** Do this **
Copy out each of the lines below word for word, leaving out the pictures.

** Data shown **
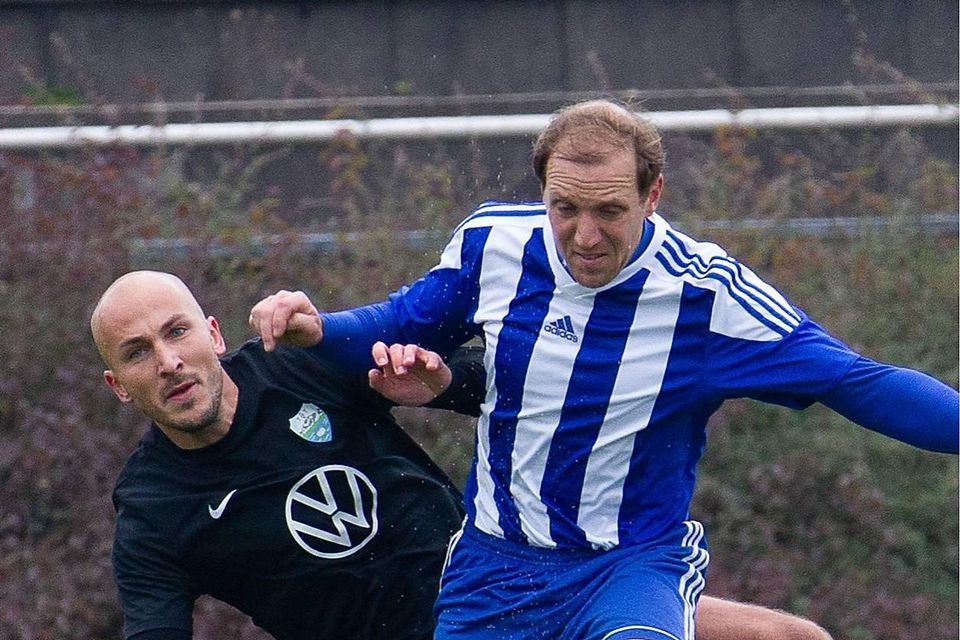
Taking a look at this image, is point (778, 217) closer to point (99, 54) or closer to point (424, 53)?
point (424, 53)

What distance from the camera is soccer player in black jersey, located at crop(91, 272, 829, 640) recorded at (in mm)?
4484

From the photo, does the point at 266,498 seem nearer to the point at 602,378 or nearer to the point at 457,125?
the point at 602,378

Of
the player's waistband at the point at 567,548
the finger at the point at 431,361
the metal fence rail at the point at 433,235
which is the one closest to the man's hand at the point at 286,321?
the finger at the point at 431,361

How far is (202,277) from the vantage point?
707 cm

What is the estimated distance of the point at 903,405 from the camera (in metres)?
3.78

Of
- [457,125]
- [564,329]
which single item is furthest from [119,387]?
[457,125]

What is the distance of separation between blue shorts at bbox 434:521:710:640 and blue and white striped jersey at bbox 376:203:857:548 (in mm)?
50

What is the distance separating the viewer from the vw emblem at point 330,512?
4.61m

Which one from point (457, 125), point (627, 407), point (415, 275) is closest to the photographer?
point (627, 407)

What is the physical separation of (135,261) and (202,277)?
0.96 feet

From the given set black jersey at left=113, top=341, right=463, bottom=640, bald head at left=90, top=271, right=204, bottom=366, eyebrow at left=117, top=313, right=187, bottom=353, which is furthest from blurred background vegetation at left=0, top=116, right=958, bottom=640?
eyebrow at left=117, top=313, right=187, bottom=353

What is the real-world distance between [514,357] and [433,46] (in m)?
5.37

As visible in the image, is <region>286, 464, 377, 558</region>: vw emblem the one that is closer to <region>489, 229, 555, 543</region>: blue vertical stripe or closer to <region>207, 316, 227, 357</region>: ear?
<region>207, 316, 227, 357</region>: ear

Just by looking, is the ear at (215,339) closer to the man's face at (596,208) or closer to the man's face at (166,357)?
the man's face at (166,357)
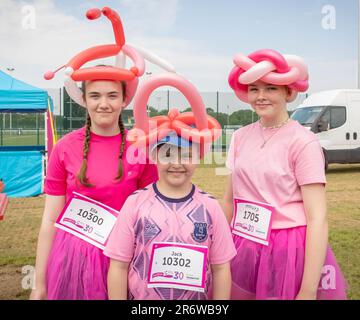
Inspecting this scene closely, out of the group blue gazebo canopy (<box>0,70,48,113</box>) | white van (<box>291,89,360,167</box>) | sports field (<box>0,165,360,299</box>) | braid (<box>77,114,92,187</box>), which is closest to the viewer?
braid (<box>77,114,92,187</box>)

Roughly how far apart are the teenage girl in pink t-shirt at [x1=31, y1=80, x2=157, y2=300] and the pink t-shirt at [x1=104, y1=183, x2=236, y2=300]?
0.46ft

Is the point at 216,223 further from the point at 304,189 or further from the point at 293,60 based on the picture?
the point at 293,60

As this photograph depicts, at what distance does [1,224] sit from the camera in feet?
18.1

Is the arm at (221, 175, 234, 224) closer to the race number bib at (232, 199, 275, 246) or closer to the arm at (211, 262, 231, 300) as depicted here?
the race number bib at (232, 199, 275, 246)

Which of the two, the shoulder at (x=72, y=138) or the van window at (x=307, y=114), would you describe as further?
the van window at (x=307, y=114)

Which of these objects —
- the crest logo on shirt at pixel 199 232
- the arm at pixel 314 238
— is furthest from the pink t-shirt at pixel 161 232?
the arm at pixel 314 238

** Answer in full **
Taking a look at this image, is point (778, 217) closer to point (99, 54) or closer to point (424, 53)?
point (424, 53)

What distance from the camera is soccer player in black jersey, located at crop(91, 272, 829, 640) recorded at (in mm)?
4484

From the photo, does the point at 266,498 seem nearer to the point at 602,378 or nearer to the point at 457,125?
the point at 602,378

Of
the player's waistband at the point at 567,548
the finger at the point at 431,361
the metal fence rail at the point at 433,235
which is the one closest to the man's hand at the point at 286,321?
the finger at the point at 431,361

How far is (202,277) from the vantage point?
707 cm

What is the estimated distance of the point at 903,405 from the camera (in metres)?
3.78

Of
- [457,125]
- [564,329]
which single item is furthest from [119,387]?
[457,125]

What is the distance of separation between blue shorts at bbox 434:521:710:640 and blue and white striped jersey at bbox 376:203:857:548 (in mm)?
50

What is the distance separating the viewer from the vw emblem at point 330,512?
4.61m

Which one from point (457, 125), point (627, 407), point (415, 275) is closest to the photographer?
point (627, 407)

What is the physical separation of (135,261) and (202,277)?
0.96 feet

From the given set black jersey at left=113, top=341, right=463, bottom=640, bald head at left=90, top=271, right=204, bottom=366, eyebrow at left=117, top=313, right=187, bottom=353, which is furthest from blurred background vegetation at left=0, top=116, right=958, bottom=640?
eyebrow at left=117, top=313, right=187, bottom=353

What is the real-world distance between [514,357] and [433,46] (in m)?
5.37

As visible in the image, is <region>286, 464, 377, 558</region>: vw emblem the one that is closer to <region>489, 229, 555, 543</region>: blue vertical stripe or closer to <region>207, 316, 227, 357</region>: ear?
<region>207, 316, 227, 357</region>: ear

Just by looking, is the ear at (215,339) closer to the man's face at (596,208) or closer to the man's face at (166,357)?
the man's face at (166,357)
Inspecting this scene closely, out of the group blue gazebo canopy (<box>0,70,48,113</box>) | white van (<box>291,89,360,167</box>) | sports field (<box>0,165,360,299</box>) | braid (<box>77,114,92,187</box>), which is closest to the viewer?
braid (<box>77,114,92,187</box>)

Roughly how far apart are the teenage girl in pink t-shirt at [x1=31, y1=80, x2=157, y2=300] and the pink t-shirt at [x1=104, y1=183, x2=236, y2=300]?
0.46ft

Is the point at 216,223 further from the point at 304,189 or further from the point at 293,60 based on the picture?
the point at 293,60

As this photograph depicts, at what distance does [1,224] sit from the camera in feet?
18.1

Is the arm at (221, 175, 234, 224) closer to the race number bib at (232, 199, 275, 246) or closer to the arm at (211, 262, 231, 300) as depicted here?
the race number bib at (232, 199, 275, 246)

Which of the two, the shoulder at (x=72, y=138) or the van window at (x=307, y=114), would you describe as further?
the van window at (x=307, y=114)

Which of these objects —
- the crest logo on shirt at pixel 199 232
- the arm at pixel 314 238
— is furthest from the pink t-shirt at pixel 161 232?
the arm at pixel 314 238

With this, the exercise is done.